## Written request 1
In the court opinion excerpt, what position did Moehring hold before the Chief Judge terminated her employment?

## Source extract
**********

On Petition for Administrative Review from the Illinois Labor Relations Board, State Panel. ILRB Case No. S-CA-10-241
The opinion of the court was delivered by: Justice Zenoff
JUSTICE ZENOFF delivered the judgment of the court, with opinion.
Presiding Justice Burke and Justice Jorgensen concurred in the judgment and opinion.
¶ 1 This appeal involves the direct review, pursuant to section 11(e) of the Illinois Public Labor Relations Act (Act) (5 ILCS 315/11(e) (West 2010)) and Illinois Supreme Court Rule 335 (eff. Feb. 1, 1994), of a decision by the Illinois Labor Relations Board, State Panel (Board), to dismiss an unfair labor practice complaint brought by petitioner, Ann Moehring, against her former employer, the Chief Judge of the Sixteenth Judicial Circuit (Chief Judge). While her unfair labor practice complaint was pending before the Board, Moehring participated, pursuant to the terms of a collective bargaining agreement, in a grievance arbitration hearing at which the central issue was whether the Chief Judge had just cause to terminate Moehring's employment as a Kendall County probation officer. The arbitrator ruled in the Chief Judge's favor. Subsequently, the Board dismissed Moehring's unfair labor practice complaint, having determined that the criteria for deferral to the arbitrator's decision were met. On appeal, Moehring contends that, because the arbitrator was not presented with the issues raised in her unfair labor practice complaint, the Board's decision to defer to the arbitration award was improper. For the following reasons, we affirm.

**********

## Given data
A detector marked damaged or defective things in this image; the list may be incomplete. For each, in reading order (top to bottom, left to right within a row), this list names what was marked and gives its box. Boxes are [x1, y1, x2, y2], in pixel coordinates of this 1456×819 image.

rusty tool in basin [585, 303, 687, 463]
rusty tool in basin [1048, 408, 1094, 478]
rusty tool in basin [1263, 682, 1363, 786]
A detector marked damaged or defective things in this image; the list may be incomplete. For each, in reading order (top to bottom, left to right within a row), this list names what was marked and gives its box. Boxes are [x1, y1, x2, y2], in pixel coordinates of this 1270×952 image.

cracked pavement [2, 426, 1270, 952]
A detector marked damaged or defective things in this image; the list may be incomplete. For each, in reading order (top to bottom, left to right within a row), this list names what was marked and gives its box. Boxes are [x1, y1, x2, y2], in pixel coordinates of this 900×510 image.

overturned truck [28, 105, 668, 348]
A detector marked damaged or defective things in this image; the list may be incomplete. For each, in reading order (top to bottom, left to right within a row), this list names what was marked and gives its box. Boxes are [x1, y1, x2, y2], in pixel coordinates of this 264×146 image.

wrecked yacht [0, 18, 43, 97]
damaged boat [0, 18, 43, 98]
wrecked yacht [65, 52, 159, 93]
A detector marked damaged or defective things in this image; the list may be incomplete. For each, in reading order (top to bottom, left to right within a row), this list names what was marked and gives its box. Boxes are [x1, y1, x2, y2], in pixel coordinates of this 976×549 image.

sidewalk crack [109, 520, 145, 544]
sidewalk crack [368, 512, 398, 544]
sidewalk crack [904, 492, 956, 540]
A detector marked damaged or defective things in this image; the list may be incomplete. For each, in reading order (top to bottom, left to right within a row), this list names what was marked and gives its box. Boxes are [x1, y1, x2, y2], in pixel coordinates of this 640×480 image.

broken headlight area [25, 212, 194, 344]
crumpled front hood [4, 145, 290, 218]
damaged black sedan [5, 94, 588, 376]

**********

## Written request 2
Convert the rows, from the first one through the line holding "rusty tool in basin [585, 303, 687, 463]", inclusive, into a JSON list of strings with one string per line, leaving out blank lines.

## Problem solution 1
Kendall County probation officer

## Problem solution 2
[
  "A detector marked damaged or defective things in this image; the list may be incomplete. For each, in reading order (top to bottom, left to right within a row), this list names what was marked and gives its box. Boxes are [x1, y1, x2, y2], in pixel coordinates of this 1456×819 image.",
  "rusty tool in basin [585, 303, 687, 463]"
]